Child Welfare 2012 Legislative Wrap Up
2012 Post-Legislative Session Child Welfare Wrap Up
By Melissa Rock, Child Welfare Policy Director

This year was a very successful Legislative Session for Advocates for Children and Youth. A number of bills passed which will improve life for children and families involved in the child welfare system. All of the major child welfare bills we focused on passed. To read our testimony on all of the bills we supported, click here.

ACY worked closely with the Department of Human Resources (DHR) and other child welfare stakeholders prior to the legislative session creating Maryland’s Alternative Response bill. Alternative Response will allow local department of social services to work with families voluntarily in less serious abuse and neglect cases. The family will be assessed, not investigated, and will be encouraged to accept voluntary services. The Alternative Response bill passed, and ACY is looking forward to working with DHR on implementation. For more information about Alternative Response, our article from the January e-Newsletter can be found here.
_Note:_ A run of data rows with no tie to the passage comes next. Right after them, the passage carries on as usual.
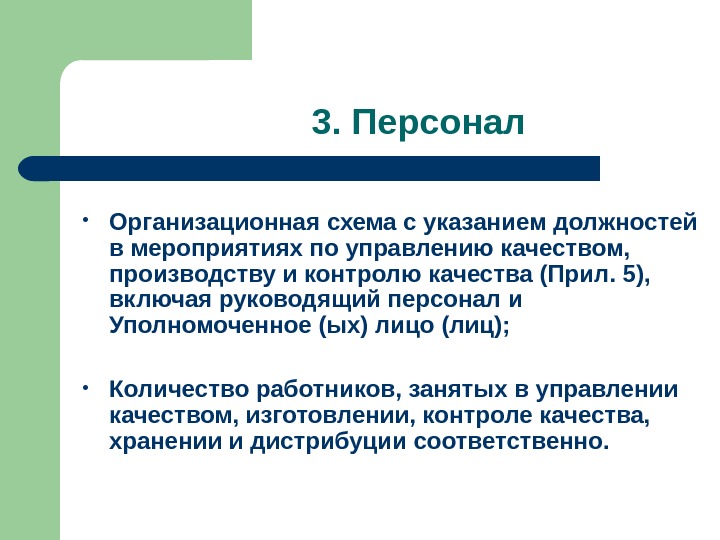 3. Персонал

• Организационная схема с указанием должностей в мероприятиях по управлению качеством, производству и контролю качества (Прил. 5), включая руководящий персонал и Уполномоченное (ых) лицо (лиц);

• Количество работников, занятых в управлении качеством, изготовлении, контроле качества, хранении и дистрибуции соответственно.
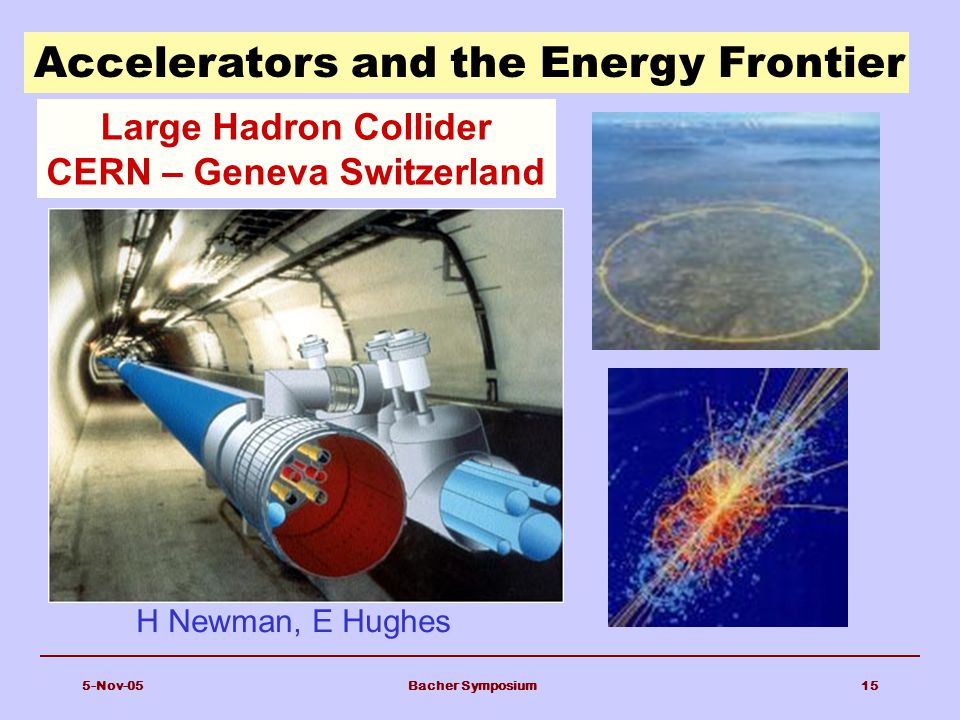 Accelerators and the Energy Frontier

Large Hadron Collider
CERN – Geneva Switzerland

H Newman, E Hughes

5-Nov-05

Bacher Symposium

15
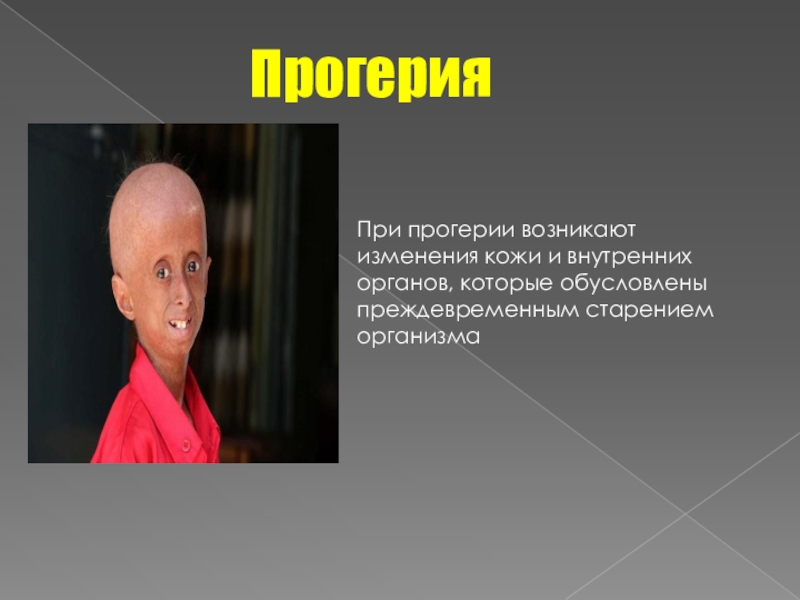 Прогерия

При прогерии возникают изменения кожи и внутренних органов, которые обусловлены преждевременным старением организма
ACY also strongly supported a bill that allows severely physically or emotionally fragile foster children to meet with their judges outside of the courthouse. ACY helped push through an amendment, on this bill, that requires a hearing to be held if the parties do not agree about allowing a child to miss the court hearing. ACY also supported a bill that added human trafficking to the definition of sexual abuse in the context of child in need of assistance cases. This bill passed, and will help ensure that youth in those compromised situations are treated like victims and receive the services they need. A bill was introduced to waive the burdensome requirements for relatives caring for children submit documentation proving the circumstances under which the child’s parents are unavailable. The bill was amended to keep those requirements, but allows the student to be enrolled before the documents are submitted.

ACY collaborated with the Public Justice Center, DHR, the Maryland State Department of Education, and the Department of Juvenile Services to introduce legislation to allow foster youth to remain in stable school placements even when their out-of-home placement changes. This bill passed, and we look forward to working on the regulations to implement this bill. All in all there were a lot of bills that passed which will positively impact youth and families involved in Maryland’s child welfare system. We are very grateful to our partners, without our collaboration we would not have had so many successes.